◆ **EXTRACT PROVIDED**
# Fixed-Income Q

Three years ago, at the advice of her financial planner, an investor purchased a \$1K face, 4.5%, S-Annual coupon Bond with 7Y to maturity priced to yield 6.5% for \$888.94. The reinvestment income that must be generated over the life of the bond for the investor to realize a yield of 6.5% is … ?

~ \$76?

how?

Semiannual compound rate is 0.065/2 = 0.0325 Ending value must be \$888.94(1.0325)14 = \$1,391.02. \$1,391.02 –1,000.00 face value at maturity ----------- 391.02 –315.00 total coupons (14 × 22.50) ----------- 76.02

\$66. Total income from the bond = 888.94 * (1.065)^7 = 1381.4 Total income = maturity value + coupon pmts + reinvestment income 1381.4 = 1k + (4.5%/2 * (7 * 2) * 1K) + x x = 1381.4 - 1k - 315 = \$66

I like Cavil’s better because the 6.5% ytm is based on the semi-annual compounding, not the annual compunding done by HJAA

with cavil that was in vol 6. 1 am exam

Fair - with the TVM set to semi-annual compounding (i.e. n = 14), i/y = 3.25. => 888.94 * (1.0325^14) = 1391.0 So is YTM always quoted as an uncompounded annualised figure (e.g. 2 * semiannual YTM)? I always thought it was just the annual IRR of the CF.

Just checked - my mistake. YTM = I/Y * # periods / year.

◆ **RECORDED INFORMATION**
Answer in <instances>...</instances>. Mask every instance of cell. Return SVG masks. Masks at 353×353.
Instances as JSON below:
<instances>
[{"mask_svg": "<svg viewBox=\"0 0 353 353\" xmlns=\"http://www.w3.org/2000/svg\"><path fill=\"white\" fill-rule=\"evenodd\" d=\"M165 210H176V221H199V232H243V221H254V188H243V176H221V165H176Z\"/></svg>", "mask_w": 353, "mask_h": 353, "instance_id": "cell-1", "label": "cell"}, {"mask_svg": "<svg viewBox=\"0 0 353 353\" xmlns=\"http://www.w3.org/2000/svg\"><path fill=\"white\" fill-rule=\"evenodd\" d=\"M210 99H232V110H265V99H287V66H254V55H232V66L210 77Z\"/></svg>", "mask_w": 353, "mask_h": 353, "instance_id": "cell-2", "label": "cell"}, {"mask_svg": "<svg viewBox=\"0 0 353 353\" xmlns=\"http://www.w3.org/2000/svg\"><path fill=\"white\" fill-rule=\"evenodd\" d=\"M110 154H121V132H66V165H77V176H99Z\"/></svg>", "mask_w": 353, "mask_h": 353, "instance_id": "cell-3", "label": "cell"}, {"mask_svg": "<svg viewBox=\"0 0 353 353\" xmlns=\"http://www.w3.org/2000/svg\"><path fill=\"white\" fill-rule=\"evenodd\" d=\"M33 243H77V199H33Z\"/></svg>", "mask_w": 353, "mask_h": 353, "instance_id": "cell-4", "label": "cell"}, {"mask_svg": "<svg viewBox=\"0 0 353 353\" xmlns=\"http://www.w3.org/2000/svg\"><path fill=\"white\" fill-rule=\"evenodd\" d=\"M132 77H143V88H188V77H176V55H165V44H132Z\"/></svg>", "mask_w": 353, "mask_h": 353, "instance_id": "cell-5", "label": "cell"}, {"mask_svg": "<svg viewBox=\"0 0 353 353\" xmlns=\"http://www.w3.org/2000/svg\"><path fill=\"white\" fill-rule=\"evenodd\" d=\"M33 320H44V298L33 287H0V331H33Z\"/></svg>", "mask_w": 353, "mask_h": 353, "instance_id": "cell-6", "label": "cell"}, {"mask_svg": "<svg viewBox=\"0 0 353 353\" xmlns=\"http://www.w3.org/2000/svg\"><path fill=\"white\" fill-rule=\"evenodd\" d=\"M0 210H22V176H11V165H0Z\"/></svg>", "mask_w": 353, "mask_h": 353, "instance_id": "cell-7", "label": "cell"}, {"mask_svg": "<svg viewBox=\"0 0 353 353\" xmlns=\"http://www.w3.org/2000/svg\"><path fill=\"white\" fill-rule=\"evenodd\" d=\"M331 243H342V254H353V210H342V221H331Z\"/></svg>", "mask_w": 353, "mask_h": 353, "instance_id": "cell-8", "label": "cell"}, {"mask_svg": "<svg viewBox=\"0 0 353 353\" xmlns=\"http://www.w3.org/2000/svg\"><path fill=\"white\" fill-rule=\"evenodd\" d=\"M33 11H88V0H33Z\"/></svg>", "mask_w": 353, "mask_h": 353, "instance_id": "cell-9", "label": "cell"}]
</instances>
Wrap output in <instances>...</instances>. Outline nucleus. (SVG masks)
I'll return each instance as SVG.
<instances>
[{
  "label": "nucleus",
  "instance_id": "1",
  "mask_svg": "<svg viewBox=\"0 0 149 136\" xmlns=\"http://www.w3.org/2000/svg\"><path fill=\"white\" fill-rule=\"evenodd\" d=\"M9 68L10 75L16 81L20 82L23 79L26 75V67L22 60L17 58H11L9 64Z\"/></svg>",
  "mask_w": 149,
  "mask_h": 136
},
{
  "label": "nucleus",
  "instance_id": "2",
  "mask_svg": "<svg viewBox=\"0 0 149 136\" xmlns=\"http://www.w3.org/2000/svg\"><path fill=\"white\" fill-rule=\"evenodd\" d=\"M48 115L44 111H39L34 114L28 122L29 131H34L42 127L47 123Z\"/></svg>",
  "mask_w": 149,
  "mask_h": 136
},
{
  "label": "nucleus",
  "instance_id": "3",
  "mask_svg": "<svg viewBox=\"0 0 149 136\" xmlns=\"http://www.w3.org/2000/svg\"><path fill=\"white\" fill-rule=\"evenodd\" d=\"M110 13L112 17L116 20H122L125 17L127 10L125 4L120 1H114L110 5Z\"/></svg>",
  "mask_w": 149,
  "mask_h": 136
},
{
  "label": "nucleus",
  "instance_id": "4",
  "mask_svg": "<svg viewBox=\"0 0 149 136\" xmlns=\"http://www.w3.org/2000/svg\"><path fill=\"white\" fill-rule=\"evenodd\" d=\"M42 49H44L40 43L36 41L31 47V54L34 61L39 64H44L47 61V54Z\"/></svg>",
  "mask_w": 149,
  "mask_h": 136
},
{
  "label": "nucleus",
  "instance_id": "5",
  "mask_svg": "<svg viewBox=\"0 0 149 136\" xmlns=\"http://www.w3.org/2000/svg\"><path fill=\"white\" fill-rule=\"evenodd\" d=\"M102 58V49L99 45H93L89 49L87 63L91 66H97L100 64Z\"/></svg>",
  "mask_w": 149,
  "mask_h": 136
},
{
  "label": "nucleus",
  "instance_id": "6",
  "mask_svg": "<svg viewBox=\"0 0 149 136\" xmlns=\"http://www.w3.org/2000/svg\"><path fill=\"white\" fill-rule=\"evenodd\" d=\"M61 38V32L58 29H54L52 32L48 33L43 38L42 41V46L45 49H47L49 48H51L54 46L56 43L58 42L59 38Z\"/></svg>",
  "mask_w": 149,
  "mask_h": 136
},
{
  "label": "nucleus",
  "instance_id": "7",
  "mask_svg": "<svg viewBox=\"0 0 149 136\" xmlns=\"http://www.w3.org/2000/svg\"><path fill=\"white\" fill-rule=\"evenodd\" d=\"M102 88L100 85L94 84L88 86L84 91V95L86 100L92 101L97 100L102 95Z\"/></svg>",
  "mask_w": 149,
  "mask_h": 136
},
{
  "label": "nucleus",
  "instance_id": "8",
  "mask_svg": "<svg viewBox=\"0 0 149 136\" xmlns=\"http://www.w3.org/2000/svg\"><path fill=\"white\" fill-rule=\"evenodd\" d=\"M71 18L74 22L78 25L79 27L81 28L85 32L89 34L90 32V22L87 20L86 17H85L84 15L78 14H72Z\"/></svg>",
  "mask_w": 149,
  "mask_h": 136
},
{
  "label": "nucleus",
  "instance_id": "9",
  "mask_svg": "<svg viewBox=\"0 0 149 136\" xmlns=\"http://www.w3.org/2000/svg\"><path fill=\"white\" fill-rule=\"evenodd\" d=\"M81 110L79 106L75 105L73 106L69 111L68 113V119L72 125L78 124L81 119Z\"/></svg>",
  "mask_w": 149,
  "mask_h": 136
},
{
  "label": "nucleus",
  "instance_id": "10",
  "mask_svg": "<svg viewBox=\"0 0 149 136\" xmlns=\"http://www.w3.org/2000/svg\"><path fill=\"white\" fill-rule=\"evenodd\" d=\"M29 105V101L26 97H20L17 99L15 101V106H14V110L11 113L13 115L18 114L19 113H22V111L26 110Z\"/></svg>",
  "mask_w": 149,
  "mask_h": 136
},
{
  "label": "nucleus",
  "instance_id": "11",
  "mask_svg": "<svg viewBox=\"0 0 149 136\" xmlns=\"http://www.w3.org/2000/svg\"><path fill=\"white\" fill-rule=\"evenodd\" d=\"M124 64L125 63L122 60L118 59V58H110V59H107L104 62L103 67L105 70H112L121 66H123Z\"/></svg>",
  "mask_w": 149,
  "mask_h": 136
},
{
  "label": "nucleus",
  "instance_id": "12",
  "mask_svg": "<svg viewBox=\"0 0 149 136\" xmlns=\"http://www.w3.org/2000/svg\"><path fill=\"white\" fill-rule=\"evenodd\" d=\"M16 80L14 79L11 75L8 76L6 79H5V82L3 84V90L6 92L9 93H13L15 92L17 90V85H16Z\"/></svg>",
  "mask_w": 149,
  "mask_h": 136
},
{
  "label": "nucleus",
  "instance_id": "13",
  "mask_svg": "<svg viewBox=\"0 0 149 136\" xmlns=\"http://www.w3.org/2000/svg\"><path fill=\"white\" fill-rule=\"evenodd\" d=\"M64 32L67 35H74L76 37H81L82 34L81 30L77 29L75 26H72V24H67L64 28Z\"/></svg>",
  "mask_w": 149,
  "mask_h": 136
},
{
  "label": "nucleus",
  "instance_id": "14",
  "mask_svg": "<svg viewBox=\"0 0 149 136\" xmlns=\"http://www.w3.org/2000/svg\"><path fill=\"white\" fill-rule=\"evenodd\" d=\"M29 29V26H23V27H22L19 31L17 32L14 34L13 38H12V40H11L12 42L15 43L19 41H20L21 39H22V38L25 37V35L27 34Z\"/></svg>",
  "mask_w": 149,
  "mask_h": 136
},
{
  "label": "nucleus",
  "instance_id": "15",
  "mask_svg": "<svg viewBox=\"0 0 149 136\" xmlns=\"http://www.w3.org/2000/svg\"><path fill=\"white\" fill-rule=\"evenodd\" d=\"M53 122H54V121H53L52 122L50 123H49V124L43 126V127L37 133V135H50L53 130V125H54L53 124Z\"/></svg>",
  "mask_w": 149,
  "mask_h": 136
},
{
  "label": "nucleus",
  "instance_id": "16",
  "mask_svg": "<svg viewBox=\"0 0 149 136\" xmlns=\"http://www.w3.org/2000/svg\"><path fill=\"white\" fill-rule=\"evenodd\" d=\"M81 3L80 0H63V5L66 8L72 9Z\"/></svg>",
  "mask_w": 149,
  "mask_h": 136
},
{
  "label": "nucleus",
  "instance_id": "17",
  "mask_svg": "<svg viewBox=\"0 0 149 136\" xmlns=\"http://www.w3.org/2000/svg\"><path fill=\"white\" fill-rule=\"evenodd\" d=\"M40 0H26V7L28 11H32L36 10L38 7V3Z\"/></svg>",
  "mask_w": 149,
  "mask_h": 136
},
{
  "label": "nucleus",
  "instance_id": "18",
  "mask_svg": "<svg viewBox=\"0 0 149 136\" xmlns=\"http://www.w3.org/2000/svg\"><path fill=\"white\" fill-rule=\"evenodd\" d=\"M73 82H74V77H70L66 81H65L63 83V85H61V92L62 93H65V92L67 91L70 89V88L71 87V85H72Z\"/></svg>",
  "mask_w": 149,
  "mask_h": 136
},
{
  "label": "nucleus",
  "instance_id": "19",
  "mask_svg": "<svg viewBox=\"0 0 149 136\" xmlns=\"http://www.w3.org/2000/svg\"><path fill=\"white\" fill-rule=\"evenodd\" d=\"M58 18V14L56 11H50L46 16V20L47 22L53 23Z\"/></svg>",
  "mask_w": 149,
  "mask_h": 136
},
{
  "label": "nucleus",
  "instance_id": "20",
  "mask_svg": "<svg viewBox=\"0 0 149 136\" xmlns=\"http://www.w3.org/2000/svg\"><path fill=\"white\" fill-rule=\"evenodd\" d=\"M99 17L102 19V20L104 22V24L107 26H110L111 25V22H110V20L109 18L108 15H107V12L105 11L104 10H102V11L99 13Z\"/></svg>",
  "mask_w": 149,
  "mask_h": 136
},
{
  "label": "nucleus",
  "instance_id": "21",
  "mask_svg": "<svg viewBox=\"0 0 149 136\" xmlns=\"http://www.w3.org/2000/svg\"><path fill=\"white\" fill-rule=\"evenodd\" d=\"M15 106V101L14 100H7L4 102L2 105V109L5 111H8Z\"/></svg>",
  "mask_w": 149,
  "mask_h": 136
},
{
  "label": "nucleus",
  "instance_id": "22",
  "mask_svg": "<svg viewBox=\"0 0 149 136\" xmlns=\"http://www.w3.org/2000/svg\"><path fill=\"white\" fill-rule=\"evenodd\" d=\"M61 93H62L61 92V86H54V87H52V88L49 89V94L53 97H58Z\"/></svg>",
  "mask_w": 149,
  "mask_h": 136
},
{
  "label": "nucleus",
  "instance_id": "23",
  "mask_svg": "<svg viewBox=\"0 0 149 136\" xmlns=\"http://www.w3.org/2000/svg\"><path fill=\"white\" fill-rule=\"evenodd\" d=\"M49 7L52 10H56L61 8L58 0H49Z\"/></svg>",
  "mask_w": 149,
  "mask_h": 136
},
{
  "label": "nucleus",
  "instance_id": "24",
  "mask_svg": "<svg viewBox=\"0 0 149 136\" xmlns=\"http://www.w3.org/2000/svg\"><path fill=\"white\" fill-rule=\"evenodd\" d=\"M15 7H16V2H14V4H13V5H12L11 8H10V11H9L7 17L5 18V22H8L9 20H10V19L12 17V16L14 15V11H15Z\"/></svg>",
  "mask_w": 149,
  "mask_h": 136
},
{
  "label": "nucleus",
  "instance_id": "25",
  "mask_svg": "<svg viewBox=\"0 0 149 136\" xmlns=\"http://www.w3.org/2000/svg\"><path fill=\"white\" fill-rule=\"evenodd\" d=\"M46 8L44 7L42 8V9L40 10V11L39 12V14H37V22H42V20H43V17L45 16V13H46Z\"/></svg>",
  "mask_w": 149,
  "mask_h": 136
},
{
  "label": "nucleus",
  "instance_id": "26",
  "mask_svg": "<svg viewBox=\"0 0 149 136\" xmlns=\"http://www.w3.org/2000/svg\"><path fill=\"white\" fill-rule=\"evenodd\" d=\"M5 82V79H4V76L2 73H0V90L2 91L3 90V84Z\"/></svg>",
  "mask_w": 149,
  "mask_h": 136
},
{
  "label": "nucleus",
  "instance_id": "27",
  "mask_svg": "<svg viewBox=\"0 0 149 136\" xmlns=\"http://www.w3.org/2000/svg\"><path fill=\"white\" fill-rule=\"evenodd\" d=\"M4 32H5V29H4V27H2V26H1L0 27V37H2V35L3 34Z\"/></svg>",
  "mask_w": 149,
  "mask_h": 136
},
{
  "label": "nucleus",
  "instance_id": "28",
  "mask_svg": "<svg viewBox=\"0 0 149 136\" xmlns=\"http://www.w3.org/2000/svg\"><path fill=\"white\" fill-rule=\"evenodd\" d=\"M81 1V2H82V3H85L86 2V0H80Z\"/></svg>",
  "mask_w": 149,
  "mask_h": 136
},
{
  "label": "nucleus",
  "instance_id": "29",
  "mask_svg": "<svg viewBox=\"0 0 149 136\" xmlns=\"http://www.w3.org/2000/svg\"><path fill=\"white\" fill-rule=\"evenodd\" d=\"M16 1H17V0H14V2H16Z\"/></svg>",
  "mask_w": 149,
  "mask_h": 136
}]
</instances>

◆ **WORK TO COMPLETE**
1: In the fixed-income thread, what total coupon amount is subtracted in the calculation that arrives at $76.02?
2: Will you reproduce the fixed-income thread's wording between "Three years ago, at" and "of 6.5% is … ?", inclusive?

◆ **RESULTS BY TASK**
1: $315.00, which is 14 coupons of $22.50.

2:
Three years ago, at the advice of her financial planner, an investor purchased a \$1K face, 4.5%, S-Annual coupon Bond with 7Y to maturity priced to yield 6.5% for \$888.94. The reinvestment income that must be generated over the life of the bond for the investor to realize a yield of 6.5% is … ?